The majority of data analysis and attribute assignments takes place within document processing stages of the document manipulation group. These stages define what content should be sent to index and what content can be eliminated.
Stages within this group perform entity extraction using dictionaries, generate teasers, and apply business logic to manipulate ranking, relevance, etc. They can also perform content analysis based upon external business applications.
Post-processing stages include linguistics and scope tagging, and send document to the index. When the document is sent to be indexed, FAST also generates an FXML or FastXML version of the document.
Once the document is indexed it can be found by the search engine and served in the query result set to the end user. But before the information is returned to the end user, it goes through a query side document processing pipeline, which further refines and ranks the content to be returned.
All pipelines are highly customizable to fit specific business needs and many of them are being shipped with FAST OOTB.
Conclusion
With FAST being integrated into SharePoint, the concept of dynamic portal navigation being driven by advanced search keyword analysis becomes a reality.
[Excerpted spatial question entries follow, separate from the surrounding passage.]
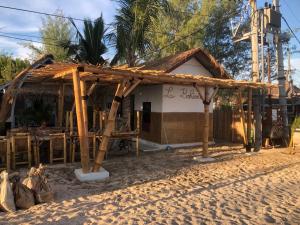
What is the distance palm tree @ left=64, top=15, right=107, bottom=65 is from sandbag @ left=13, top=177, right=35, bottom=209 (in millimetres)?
9212

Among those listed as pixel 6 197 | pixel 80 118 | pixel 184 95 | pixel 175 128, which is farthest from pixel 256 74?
pixel 6 197

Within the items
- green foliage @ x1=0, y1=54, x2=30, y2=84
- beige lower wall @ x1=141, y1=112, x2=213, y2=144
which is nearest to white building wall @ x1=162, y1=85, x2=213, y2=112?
beige lower wall @ x1=141, y1=112, x2=213, y2=144

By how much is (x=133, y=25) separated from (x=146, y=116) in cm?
405

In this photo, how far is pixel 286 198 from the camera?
6.26 m

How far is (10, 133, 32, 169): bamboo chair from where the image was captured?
803 cm

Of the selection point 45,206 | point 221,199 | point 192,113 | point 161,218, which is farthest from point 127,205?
point 192,113

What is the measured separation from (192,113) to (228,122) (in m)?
2.87

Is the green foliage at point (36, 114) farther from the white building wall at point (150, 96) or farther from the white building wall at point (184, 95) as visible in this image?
the white building wall at point (184, 95)

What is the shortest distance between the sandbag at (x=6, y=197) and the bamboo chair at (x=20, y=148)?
111 inches

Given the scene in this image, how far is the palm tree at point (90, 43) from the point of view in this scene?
14070 millimetres

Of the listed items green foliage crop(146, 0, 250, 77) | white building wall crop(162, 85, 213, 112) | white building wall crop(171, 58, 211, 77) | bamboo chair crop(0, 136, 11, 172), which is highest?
green foliage crop(146, 0, 250, 77)

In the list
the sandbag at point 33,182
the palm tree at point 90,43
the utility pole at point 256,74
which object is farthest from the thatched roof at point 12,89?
the utility pole at point 256,74

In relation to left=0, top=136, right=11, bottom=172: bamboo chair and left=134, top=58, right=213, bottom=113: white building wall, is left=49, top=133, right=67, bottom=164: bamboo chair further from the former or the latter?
left=134, top=58, right=213, bottom=113: white building wall

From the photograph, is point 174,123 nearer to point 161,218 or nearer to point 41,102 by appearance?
point 41,102
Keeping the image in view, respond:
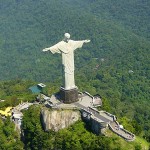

Guest Author: Natalya Voskresenskaya, Microsoft SharePoint MVP
Natalya has been working in the IT field for over 10 years. With experience in design, architecture, development and deployment of Web-based applications, Natalya has been developing and implementing portal solutions since 2000 and working with SharePoint since version 2003.
How can a developer get a hold of FAST, I can’t download it via my MSDN subscription? I think the fact that devs can’t get it to play with, might hold it back.
by any chance FAST is Integrated in sharepoint 2010 Alfa Release?
Microsoft marketing they will we integrating FAST with Sharepoint2010.
@aswath: AFAIK, Microsoft is positioning 2 flavors of FAST ESP. . one integrated with SharePoint 2010( and tuned for intranet) and another one will be full-fledged FAST ESP for Internet Business.